▸ Excerpted passage:
%%

Metadata Embedding

cancel
Showing results for 
Search instead for 
Did you mean: 

Metadata Embedding

ragauss
Active Member II
0 7 1,593

What is Metadata Embedding?



Extraction of metadata from binary files is a critical task for enterprise content and digital asset management systems. The information contained in those files can aid in searching, workflows, and user interface visualizations.



Alfresco does a fantastic job of handling metadata extraction through it's concept of MetadataExtracters registering themselves in the MetadataExtracterRegistry, and the use of the Apache Tika project to power many of those extractors enables a huge number of file formats and metadata standards to be supported.



We ingest a binary file, metadata is extracted and mapped to Alfresco data model properties, and we can view and edit those properties in an interface like Alfresco Share.



In some cases it's important to get those property changes or other required fields back into the binary file as metadata. You might, for example, want to set the author metadata in a document or set copyright info in images before sending them outside of your organization.



In 4.2.c we introduced the concept of metadata embedders, which are essentially the inverse of MetadataExtracters, and are responsible for writing properties into content.

How Does it Work?



The MetadataEmbedder interface has just two methods, isEmbeddingSupported, and embed.



Rather than create an entirely separate registry for embedders, the MetadataExtracterRegistry was extended with a getEmbedder(String sourceMimetype) method. Note that currently only embedders which are also extractors can be registered, but in the future support may be added for explicitly registering embedders. You'd usually implement both in the same class anyway. Speaking of...



AbstractMappingMetadataExtracter now implements the MetadataEmbedder interface and contains:



  • A supportedEmbedMimetypes collection that's used in the isEmbeddingSupported call


  • embedMapping that defines the mapping from Alfresco properties to metadata fields


  • An embedInternal method to be overridden by extending classes


Again, just the reverse of the extraction pattern.



For classes extending AbstractMappingMetadataExtracter, the embed mapping can be defined in a properties file in the same location as the extract mapping properties but with an embed suffix, i.e. classpath:/x/y/z/MyExtracter.embed.properties (note that the preferred location for mapping files for extractors and embedders has changed after 4.2.c, see ALF-17891). If no embed properties are found a reverse mapping of the extract mapping is used by default, cool right?

What About Tika?



'But that's still sooooo... abstract. How are we going to leverage Tika? It doesn't support embedding, does it?'



Well as a matter of fact it does, as of version 1.3 (TIKA-775).



The same notion of writing metadata into a binary has been outlined with an interface and basic implementation in Tika, so of course our TikaPoweredMetadataExtracter builds on that and overrides the embedInternal method defined in its parent AbstractMappingMetadataExtracter to convert Alfresco properties to Tika metadata fields and passes that on to a Tika Embedder's embed method, which then passes back the new binary with the metadata embedded.

%%

▸ Exercise 1:
Reproduce, word for word, the stretch of the metadata embedding article from "The same notion" through "the metadata embedded.".

(Source records)
%%

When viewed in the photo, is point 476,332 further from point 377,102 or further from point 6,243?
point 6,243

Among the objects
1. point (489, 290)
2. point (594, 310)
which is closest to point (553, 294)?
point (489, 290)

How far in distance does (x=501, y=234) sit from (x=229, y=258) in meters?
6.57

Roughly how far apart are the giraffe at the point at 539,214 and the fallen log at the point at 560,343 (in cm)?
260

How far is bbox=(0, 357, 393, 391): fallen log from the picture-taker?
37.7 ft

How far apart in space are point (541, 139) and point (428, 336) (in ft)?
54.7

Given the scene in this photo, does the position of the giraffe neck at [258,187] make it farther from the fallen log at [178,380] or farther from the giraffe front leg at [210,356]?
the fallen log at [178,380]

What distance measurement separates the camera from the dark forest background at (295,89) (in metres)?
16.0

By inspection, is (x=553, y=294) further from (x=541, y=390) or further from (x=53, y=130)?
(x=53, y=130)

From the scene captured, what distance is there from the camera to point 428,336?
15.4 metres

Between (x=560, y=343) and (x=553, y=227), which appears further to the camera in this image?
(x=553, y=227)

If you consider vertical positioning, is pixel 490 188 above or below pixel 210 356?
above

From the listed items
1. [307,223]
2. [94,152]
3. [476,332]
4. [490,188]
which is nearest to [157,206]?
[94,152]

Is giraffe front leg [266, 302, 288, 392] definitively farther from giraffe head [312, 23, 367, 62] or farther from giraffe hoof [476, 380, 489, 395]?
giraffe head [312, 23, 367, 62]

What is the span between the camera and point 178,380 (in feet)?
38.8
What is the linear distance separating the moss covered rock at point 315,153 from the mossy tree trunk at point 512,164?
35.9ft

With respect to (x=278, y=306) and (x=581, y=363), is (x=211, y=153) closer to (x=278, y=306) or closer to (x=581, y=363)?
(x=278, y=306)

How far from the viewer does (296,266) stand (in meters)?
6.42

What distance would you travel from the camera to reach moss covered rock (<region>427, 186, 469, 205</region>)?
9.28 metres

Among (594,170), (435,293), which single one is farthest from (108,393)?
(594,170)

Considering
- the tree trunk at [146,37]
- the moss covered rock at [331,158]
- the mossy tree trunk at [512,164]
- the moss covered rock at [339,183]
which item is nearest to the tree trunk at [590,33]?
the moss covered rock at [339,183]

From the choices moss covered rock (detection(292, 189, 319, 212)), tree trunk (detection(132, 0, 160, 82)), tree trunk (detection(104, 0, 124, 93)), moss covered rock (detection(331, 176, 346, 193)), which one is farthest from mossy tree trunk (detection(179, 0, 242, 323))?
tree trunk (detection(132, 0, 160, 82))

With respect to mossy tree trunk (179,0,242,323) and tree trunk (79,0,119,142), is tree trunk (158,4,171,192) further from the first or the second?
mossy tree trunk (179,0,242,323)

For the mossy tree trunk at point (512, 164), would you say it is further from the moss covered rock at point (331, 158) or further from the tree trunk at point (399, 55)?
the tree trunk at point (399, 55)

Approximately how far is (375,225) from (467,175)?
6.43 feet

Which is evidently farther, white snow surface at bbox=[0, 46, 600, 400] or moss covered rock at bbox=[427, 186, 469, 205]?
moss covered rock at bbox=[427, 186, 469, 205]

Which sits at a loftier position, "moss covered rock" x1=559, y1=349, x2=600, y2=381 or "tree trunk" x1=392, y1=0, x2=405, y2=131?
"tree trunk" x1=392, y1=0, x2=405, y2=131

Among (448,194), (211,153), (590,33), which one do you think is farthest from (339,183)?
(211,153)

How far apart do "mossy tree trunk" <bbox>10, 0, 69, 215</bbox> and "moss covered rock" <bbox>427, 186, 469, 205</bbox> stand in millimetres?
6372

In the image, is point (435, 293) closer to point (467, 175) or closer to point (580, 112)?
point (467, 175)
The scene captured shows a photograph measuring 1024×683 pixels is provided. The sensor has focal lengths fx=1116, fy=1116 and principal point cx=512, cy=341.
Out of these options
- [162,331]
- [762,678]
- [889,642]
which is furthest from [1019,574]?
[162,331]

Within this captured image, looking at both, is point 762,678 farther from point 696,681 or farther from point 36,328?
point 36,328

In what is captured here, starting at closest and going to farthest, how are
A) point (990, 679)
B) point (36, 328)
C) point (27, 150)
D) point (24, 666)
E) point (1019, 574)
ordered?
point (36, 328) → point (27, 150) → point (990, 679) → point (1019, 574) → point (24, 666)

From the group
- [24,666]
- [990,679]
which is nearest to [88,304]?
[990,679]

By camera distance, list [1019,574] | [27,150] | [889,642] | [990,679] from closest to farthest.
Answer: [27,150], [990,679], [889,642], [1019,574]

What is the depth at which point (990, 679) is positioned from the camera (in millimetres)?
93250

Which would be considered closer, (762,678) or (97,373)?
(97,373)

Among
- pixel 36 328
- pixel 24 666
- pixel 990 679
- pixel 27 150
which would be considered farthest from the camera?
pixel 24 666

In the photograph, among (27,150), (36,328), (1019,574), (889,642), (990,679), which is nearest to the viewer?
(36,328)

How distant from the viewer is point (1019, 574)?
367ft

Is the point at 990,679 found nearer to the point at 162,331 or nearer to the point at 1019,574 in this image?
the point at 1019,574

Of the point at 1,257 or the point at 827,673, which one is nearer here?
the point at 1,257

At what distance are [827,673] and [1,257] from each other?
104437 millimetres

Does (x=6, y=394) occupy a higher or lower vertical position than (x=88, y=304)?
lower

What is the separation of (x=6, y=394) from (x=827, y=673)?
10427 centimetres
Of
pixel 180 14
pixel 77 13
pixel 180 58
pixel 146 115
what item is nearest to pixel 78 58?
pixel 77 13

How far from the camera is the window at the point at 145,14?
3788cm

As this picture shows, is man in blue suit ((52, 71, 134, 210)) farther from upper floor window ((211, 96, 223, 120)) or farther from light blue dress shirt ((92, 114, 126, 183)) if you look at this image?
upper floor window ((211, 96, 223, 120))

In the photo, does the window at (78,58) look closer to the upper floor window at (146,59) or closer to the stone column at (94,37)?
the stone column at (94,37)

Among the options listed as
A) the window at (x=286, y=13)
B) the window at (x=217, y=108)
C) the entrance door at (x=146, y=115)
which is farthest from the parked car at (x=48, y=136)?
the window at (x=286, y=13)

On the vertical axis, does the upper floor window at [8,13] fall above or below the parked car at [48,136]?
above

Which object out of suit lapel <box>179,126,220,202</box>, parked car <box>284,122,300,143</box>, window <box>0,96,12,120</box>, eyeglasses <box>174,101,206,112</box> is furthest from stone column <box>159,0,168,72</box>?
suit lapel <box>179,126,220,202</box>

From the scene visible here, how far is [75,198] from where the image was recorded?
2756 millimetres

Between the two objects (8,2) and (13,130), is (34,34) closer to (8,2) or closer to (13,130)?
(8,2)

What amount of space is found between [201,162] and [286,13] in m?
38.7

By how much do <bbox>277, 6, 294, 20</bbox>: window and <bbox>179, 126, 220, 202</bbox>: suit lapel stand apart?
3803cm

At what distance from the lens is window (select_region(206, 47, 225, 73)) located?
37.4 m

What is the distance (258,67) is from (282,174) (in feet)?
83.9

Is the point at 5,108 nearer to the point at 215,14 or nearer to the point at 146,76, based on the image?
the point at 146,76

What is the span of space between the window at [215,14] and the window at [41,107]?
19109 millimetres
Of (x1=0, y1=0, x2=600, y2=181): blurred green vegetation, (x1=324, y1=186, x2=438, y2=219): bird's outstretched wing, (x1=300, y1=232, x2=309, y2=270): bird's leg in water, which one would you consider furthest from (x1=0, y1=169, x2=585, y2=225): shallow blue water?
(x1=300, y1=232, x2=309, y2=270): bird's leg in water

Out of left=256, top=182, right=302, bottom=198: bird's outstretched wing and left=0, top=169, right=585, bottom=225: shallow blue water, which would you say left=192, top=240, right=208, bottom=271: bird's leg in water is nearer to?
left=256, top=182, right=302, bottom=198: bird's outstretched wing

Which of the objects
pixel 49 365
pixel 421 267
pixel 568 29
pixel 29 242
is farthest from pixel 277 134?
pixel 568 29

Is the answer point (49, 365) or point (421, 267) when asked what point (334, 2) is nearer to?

%%

▸ Exercise 2:
In the records, rewrite the stretch from the line containing "Which of the objects" through the end of the records, swapping "farthest" for "furthest" and leaving everything else unchanged.

▸ Exercise answer 1:
The same notion of writing metadata into a binary has been outlined with an interface and basic implementation in Tika, so of course our TikaPoweredMetadataExtracter builds on that and overrides the embedInternal method defined in its parent AbstractMappingMetadataExtracter to convert Alfresco properties to Tika metadata fields and passes that on to a Tika Embedder's embed method, which then passes back the new binary with the metadata embedded.

▸ Exercise answer 2:
Which of the objects
pixel 49 365
pixel 421 267
pixel 568 29
pixel 29 242
is furthest from pixel 277 134?
pixel 568 29

Is the answer point (49, 365) or point (421, 267) when asked what point (334, 2) is nearer to?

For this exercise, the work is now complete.